For capital companies and cooperatives, Ticino applies a simple cantonal profit tax rate of 5.5% on taxable net profit from tax year 2025 (8% in 2020–2024, 9% before 2020). This simple tax is multiplied by the cantonal and municipal multipliers to determine the cantonal/communal profit tax. Together with Swiss direct federal corporate income tax at 8.5% on profit after tax (about 7.8% on profit before tax), benchmark calculations show a combined effective corporate income tax burden of roughly 16.0% in Bellinzona and about 14.5% in the lowest-tax municipality Castel San Pietro, before any special reliefs.
What is the difference between profit tax and capital tax in Ticino?
Profit tax is charged annually on the company’s taxable income for the year. Capital tax is charged on the company’s equity (share capital, reserves, retained earnings and certain hidden equity) at a simple rate of 1.5‰ (0.15%) for capital companies and cooperatives, subject to a minimum capital tax for certain entities and a temporary 0.01‰ rate for qualifying innovative start-ups. A portion of the profit tax (16% from 2025) is credited against capital tax, so capital tax mainly functions as a minimum or residual tax in profitable years.
Are dividends from subsidiaries fully taxed in Ticino?
No. Qualifying participations benefit from participation relief. Under this mechanism, net participation income (dividends and certain capital gains) is only partially taxed based on a formula comparing participation income with total profit.
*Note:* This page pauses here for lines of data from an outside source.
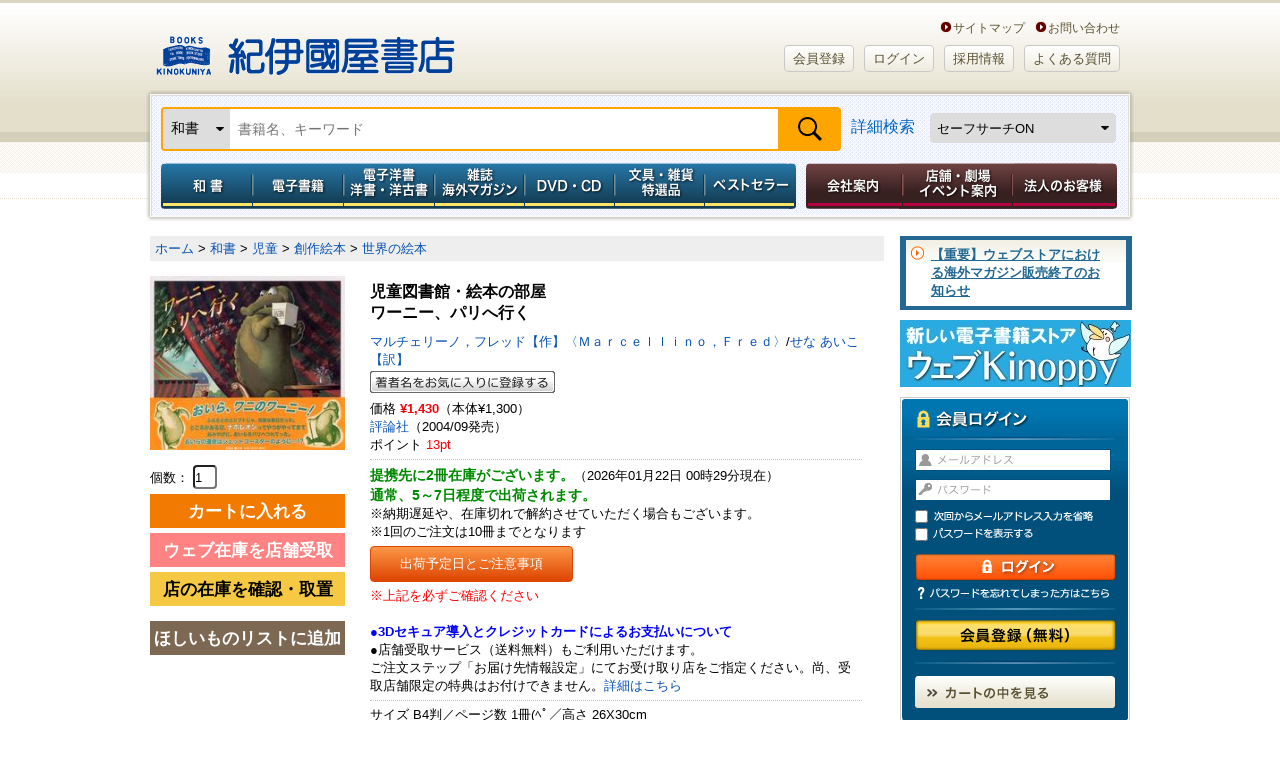

--- FILE ---
content_type: text/html; charset=utf-8
request_url: https://www.google.com/recaptcha/api2/aframe
body_size: 153
content:
<!DOCTYPE HTML><html><head><meta http-equiv="content-type" content="text/html; charset=UTF-8"></head><body><script nonce="l3L7Tb_JVfNhBa2hCqp3Ag">/** Anti-fraud and anti-abuse applications only. See google.com/recaptcha */ try{var clients={'sodar':'https://pagead2.googlesyndication.com/pagead/sodar?'};window.addEventListener("message",function(a){try{if(a.source===window.parent){var b=JSON.parse(a.data);var c=clients[b['id']];if(c){var d=document.createElement('img');d.src=c+b['params']+'&rc='+(localStorage.getItem("rc::a")?sessionStorage.getItem("rc::b"):"");window.document.body.appendChild(d);sessionStorage.setItem("rc::e",parseInt(sessionStorage.getItem("rc::e")||0)+1);localStorage.setItem("rc::h",'1769009354341');}}}catch(b){}});window.parent.postMessage("_grecaptcha_ready", "*");}catch(b){}</script></body></html>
Where the conditions are met (e.g. at least 10% shareholding or CHF 1 million fair value), the effective cantonal and federal tax on such income can be reduced substantially.
How are losses treated for Ticino corporate income tax?
Tax losses can normally be carried forward for seven years and offset against future taxable profits. There is no loss carryback. In restructuring or ownership-change scenarios, specific rules may limit the use of loss carryforwards; in material cases, advance tax rulings from Ticino are often used to secure the treatment of existing losses and their interaction with step-up and hidden-reserve regimes.
Does Ticino offer advance tax rulings for planned structures?
Yes. Like other Swiss cantons, Ticino offers advance tax rulings. These are commonly used for holding and financing structures, IP and R&D arrangements, relocations, application of STAF instruments (90% patent box, 50% R&D super-deduction, 70% relief cap) and intercantonal or international profit allocation. A well-prepared ruling request can provide certainty on both profit and capital tax treatment over several years.